Monday, April 14, 2008

NEW YORK — The U.N. 2001 anti-racism conference in Durban, South Africa, provoked a walkout by the United States and Israel, with both nations saying it had been overtaken by anti-Semitism and some in Congress claiming it had cemented the world body’s shame in the eyes of America.

The mandate for a Durban II conference early next year now worries organizers and diplomats at the United Nations, who fear the event will be a reprise.

Canada plans to boycott the event, and the United States and Israel have one foot out the door. Even the 27-nation European Union, which made it through the last conference, said it is worried.

“We did contemplate not participating,” said a French diplomat, whose country presides over the European Union the second half of this year.

“But we will go and fight for the agenda and the resolution that will be passed,” said the diplomat, who asked not to be named because he was not authorized to speak for attribution.

Concern stems not only from the 2001 event, which concluded days before the Sept. 11 attacks, but also because a Libyan diplomat now chairs the U.N. Human Rights Council, which will play a prominent role in the conference.

The White House said it will not participate in pre-conference planning and will leave it to the next administration to decide whether to attend.

Delegates from 20 countries will meet in Geneva later this month to establish the dates and location of the second World Conference Against Racism, Racial Discrimination, Xenophobia and Related Intolerance.

Colloquially, the upcoming event is known as Durban II.

“We wish they wouldn’t call it that,” said Rupert Colville, spokesman for the U.N. High Commissioner for Human Rights, the Geneva office that will not oversee the conference but will be affected by its reputation. “Durban — it has such a negative connotation.”

The follow-up conference also is likely to be held in Durban because South Africa is the only nation that has offered publicly to host it.

The first conference was designed to be inclusive, and nearly any group that could afford the airfare or find a sponsor was welcomed. Groups of demonstrators, some sporting manacles and fake whip-marks, demanded reparations for slavery.

The conference featured graphic exhibits showing wounds and humiliations suffered by indigenous tribes, and religious and ethnic minorities.

The most contentious deliberations by far were among the nongovernmental organizations (NGO), whose delegates met separately from diplomats to hammer out their own declarations.

The NGO document, which was never formally released by the United Nations, declared that Zionism equals racism and condemned Israel for committing a “holocaust” against its Palestinian neighbors.

The NGO declaration also singled out for criticism beneficiaries of the trans-Atlantic slave trade, while ignoring the trade in slaves from East Africa to the Arab world.

Israel overshadowed nearly every other issue, to the chagrin of groups that were unable to air their own grievances.

“The problem with Durban was because of the way things developed on the edge of the last [conference],” Mr.
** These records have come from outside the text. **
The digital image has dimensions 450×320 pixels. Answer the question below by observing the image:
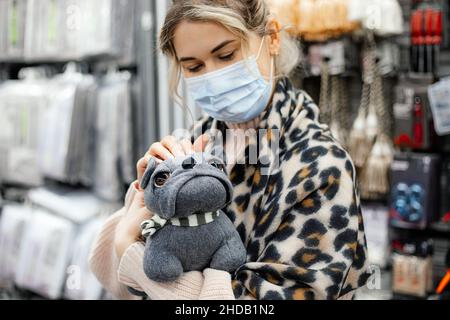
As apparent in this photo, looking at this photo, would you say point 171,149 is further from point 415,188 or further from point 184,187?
point 415,188

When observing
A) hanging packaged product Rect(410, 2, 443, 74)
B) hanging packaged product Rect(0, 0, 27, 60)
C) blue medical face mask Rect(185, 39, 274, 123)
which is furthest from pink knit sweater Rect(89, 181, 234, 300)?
hanging packaged product Rect(0, 0, 27, 60)

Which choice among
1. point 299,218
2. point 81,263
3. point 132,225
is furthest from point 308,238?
point 81,263

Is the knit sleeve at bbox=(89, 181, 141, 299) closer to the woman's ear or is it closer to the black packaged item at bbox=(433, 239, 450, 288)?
the woman's ear

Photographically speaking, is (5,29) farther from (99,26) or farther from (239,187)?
(239,187)

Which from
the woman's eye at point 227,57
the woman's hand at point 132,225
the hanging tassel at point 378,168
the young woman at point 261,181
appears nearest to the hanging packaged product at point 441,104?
the hanging tassel at point 378,168

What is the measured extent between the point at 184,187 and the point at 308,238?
234mm

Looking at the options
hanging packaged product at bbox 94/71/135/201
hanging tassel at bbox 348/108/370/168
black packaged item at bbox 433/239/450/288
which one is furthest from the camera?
hanging tassel at bbox 348/108/370/168

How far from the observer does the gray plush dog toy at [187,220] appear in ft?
2.62

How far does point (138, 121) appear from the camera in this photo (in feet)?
7.03

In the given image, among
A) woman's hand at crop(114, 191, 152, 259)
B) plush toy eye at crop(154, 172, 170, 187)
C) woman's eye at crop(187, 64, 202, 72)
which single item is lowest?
woman's hand at crop(114, 191, 152, 259)

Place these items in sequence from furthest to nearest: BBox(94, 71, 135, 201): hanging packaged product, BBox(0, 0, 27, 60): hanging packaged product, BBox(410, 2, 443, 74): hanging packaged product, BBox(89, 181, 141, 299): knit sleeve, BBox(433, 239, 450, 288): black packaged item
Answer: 1. BBox(0, 0, 27, 60): hanging packaged product
2. BBox(433, 239, 450, 288): black packaged item
3. BBox(410, 2, 443, 74): hanging packaged product
4. BBox(94, 71, 135, 201): hanging packaged product
5. BBox(89, 181, 141, 299): knit sleeve

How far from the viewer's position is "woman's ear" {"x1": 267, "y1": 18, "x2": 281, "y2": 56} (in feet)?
3.24

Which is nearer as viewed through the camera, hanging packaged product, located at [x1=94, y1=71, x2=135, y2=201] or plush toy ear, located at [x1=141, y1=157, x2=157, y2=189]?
plush toy ear, located at [x1=141, y1=157, x2=157, y2=189]

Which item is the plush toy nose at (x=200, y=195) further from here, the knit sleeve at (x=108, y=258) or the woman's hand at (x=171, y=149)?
the knit sleeve at (x=108, y=258)
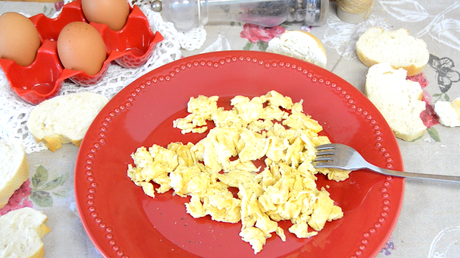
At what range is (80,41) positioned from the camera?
2.16 meters

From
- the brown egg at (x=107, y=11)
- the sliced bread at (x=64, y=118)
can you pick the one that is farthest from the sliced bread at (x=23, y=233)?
the brown egg at (x=107, y=11)

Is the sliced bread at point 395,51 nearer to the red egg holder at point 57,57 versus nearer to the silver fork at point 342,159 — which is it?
the silver fork at point 342,159

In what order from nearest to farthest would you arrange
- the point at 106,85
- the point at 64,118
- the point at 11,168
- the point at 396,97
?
the point at 11,168
the point at 64,118
the point at 396,97
the point at 106,85

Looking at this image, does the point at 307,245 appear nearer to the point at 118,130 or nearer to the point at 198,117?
the point at 198,117

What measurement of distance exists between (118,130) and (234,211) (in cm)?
77

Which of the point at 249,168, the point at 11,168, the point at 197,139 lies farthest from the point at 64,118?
the point at 249,168

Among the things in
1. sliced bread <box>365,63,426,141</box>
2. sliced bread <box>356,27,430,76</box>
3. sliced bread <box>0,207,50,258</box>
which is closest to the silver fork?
sliced bread <box>365,63,426,141</box>

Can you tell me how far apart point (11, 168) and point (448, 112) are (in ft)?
8.00

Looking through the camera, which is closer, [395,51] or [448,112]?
[448,112]

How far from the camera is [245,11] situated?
106 inches

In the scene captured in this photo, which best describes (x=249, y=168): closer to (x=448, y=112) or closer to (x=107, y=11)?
(x=448, y=112)

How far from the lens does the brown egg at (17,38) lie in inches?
85.0

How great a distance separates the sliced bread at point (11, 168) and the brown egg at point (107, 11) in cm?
95

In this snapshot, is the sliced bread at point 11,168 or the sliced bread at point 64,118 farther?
the sliced bread at point 64,118
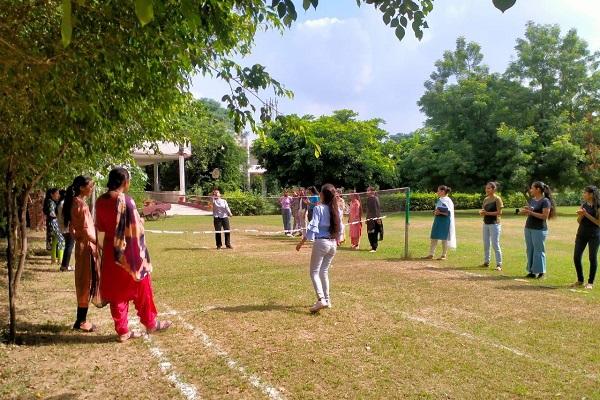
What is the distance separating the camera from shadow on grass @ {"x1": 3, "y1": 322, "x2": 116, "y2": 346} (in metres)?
5.44

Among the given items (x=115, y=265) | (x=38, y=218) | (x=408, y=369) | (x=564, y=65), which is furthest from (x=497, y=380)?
(x=564, y=65)

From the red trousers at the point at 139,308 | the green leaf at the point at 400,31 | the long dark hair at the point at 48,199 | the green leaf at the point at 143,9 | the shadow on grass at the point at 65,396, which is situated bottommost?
the shadow on grass at the point at 65,396

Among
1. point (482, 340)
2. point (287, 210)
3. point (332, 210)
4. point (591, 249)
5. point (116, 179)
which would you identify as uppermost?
point (116, 179)

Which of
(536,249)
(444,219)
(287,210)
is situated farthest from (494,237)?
(287,210)

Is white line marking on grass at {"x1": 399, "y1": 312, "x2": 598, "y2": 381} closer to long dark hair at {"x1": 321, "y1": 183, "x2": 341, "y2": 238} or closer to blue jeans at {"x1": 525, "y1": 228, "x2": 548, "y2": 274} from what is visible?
long dark hair at {"x1": 321, "y1": 183, "x2": 341, "y2": 238}

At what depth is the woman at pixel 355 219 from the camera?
1386cm

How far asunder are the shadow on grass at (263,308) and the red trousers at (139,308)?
1461mm

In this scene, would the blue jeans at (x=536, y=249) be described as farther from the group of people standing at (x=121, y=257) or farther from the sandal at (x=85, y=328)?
the sandal at (x=85, y=328)

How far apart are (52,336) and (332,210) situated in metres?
3.64

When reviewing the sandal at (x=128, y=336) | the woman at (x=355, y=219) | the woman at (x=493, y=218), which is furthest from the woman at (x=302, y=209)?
the sandal at (x=128, y=336)

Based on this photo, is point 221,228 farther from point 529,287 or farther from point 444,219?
point 529,287

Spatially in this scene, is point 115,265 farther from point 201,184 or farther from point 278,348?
point 201,184

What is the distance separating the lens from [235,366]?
4699 mm

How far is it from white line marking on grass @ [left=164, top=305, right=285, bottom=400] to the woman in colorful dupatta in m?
0.84
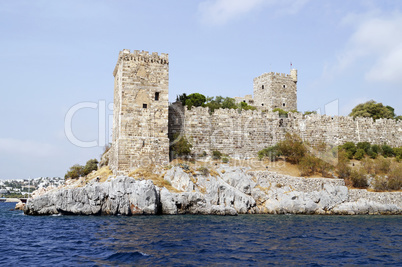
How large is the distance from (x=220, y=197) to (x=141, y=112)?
25.4 feet

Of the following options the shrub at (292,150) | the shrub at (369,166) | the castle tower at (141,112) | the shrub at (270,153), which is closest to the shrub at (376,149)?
the shrub at (369,166)

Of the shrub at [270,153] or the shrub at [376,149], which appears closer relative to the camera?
the shrub at [270,153]

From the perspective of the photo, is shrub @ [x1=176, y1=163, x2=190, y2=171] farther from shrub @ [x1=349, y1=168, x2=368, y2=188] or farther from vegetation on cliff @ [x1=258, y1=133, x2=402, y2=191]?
shrub @ [x1=349, y1=168, x2=368, y2=188]

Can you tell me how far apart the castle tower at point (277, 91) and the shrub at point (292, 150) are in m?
12.4

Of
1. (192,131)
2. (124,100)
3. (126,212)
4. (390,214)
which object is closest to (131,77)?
(124,100)

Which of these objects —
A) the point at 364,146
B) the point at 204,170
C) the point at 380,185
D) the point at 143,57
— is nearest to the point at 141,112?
the point at 143,57

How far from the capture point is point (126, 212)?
20.3m

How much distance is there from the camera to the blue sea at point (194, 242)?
10.8m

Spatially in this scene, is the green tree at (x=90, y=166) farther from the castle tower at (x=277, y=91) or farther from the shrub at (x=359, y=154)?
the shrub at (x=359, y=154)

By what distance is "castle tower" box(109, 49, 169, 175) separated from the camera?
24172 mm

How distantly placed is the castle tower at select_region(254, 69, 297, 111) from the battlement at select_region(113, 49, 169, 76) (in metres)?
19.0

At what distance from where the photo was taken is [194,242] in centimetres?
1305

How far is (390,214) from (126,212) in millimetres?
17400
Colville said. “It’s taken on a life and a mythology of its own.”

He said the organizers of the next conference likely would limit NGO participation to groups recognized by the U.N. Economic and Social Council, or those explicitly endorsed by the 20 advisory nations. The advisory panel includes Iran, Pakistan, Libya and Cuba.

Prominent Jewish leaders have urged the Bush administration to withdraw funding and boycott the conference, while 27 Republican senators recently issued a letter condemning the 2001 event as “nothing more than platform for rogue nations to make anti-Semitic declarations … under the guise of ‘human rights.’ Durban II promises to be just as much of a sham as the first conference.”